Con un approccio più rispettoso delle risorse che sospinge ad indagare tutti gli aspetti della produzione e del commercio di beni alimentari, a considerare i costi ecologici di un girovagare di prodotti freschi che fa perdere loro le qualità primarie, a chiedersi che bisogno ci sia di sostanze chimiche nei mangimi e di ormoni nelle carni.

Questa é la mia Expo, quella che vorrei vedere.
Quella che andrò a visitare non so com'è.
Il rischio é insito nella natura stessa della manifestazione, e si è palesato fin dalla fase preparatoria: che la spettacolarità dell'evento, i suoi risvolti economici e commerciali, che ci auguriamo importanti per l'Italia, facciano deperire il lievito madre e smarrire per strada le domande più profonde e cariche di futuro.
Il cibo é tante cose assieme, è vita, sacralità, ritualità, relazione, godimento e mille altre ancora.
Alimentarsi è un'attività densa di significati la cui percezione è filtrata dalla cultura.
È questo che ci si scambia fra le genti, dall'origine del mondo, cose, significati, cultura.
Vorrei che l'Expo, prima che una vetrina di prodotti, fosse un incontro di culture.
Così da far vivere la più importante delle biodiversità, la cultura della differenza.
Con l'auspicio che tutti, arrivando da sentieri diversi, ci si possa liberamente ritrovare in un'ispirazione comune, in un'idea di benessere che smonta le formule convenzionali che definiscono la qualità di maniera della vita come delle produzioni per ritrovare le sue categorie costitutive più autentiche.

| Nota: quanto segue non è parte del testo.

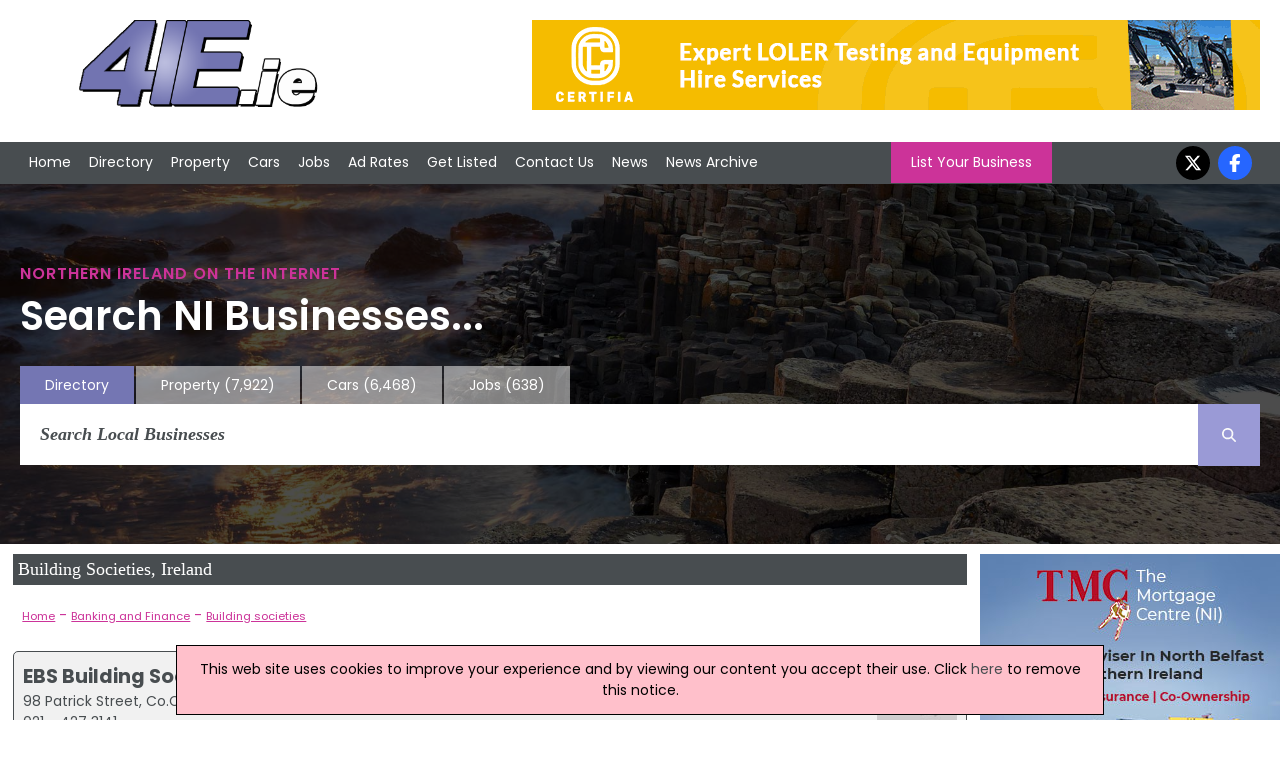

--- FILE ---
content_type: application/javascript
request_url: https://www.4ie.ie/includes/pushy.min.js
body_size: 363
content:
/*! Pushy - v0.9.1 - 2013-9-16
* Pushy is a responsive off-canvas navigation menu using CSS transforms & transitions.
* https://github.com/christophery/pushy/
* by Christopher Yee */$(function () { function h() { t.toggleClass(o); e.toggleClass(s); n.toggleClass(u); r.toggleClass(a) } function p() { t.addClass(o); e.animate({ left: "0px" }, l); n.animate({ left: c }, l); r.animate({ left: c }, l) } function d() { t.removeClass(o); e.animate({ left: "-" + c }, l); n.animate({ left: "0px" }, l); r.animate({ left: "0px" }, l) } var e = $("header"), t = $("body"), n = $("#mainContent, .menubtn, .logoBannerRow, .hero, footer, .terms"), r = $(".push"), i = $(".site-overlay"), s = "pushy-left pushy-open", o = "pushy-active", u = "container-push", a = "push-push", f = $(".menubtn, .mainnav a"), l = 200, c = e.width() + "px"; if (Modernizr.csstransforms3d) { f.click(function () { h() }); i.click(function () { h() }) } else { e.css({ left: "-" + c }); n.css({ "overflow-x": "hidden" }); var v = !0; f.click(function () { if (v) { p(); v = !1 } else { d(); v = !0 } }); i.click(function () { if (v) { p(); v = !1 } else { d(); v = !0 } }) } });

Per riservare attenzioni nuove o, se vogliamo, antiche nutrite da conoscenze nuove, al cibo, al suo valore, al territorio, alle sue risorse, al ciclo vegetale che alimenta gli esseri viventi, alla rizosfera, a ciò che accade sotto la terra e non solo sopra.
Buono e sicuro. Si può fare.
Adesso.
Perché il cibo sia anche giusto, temo ci vorrà un po' di tempo e di determinazione in più.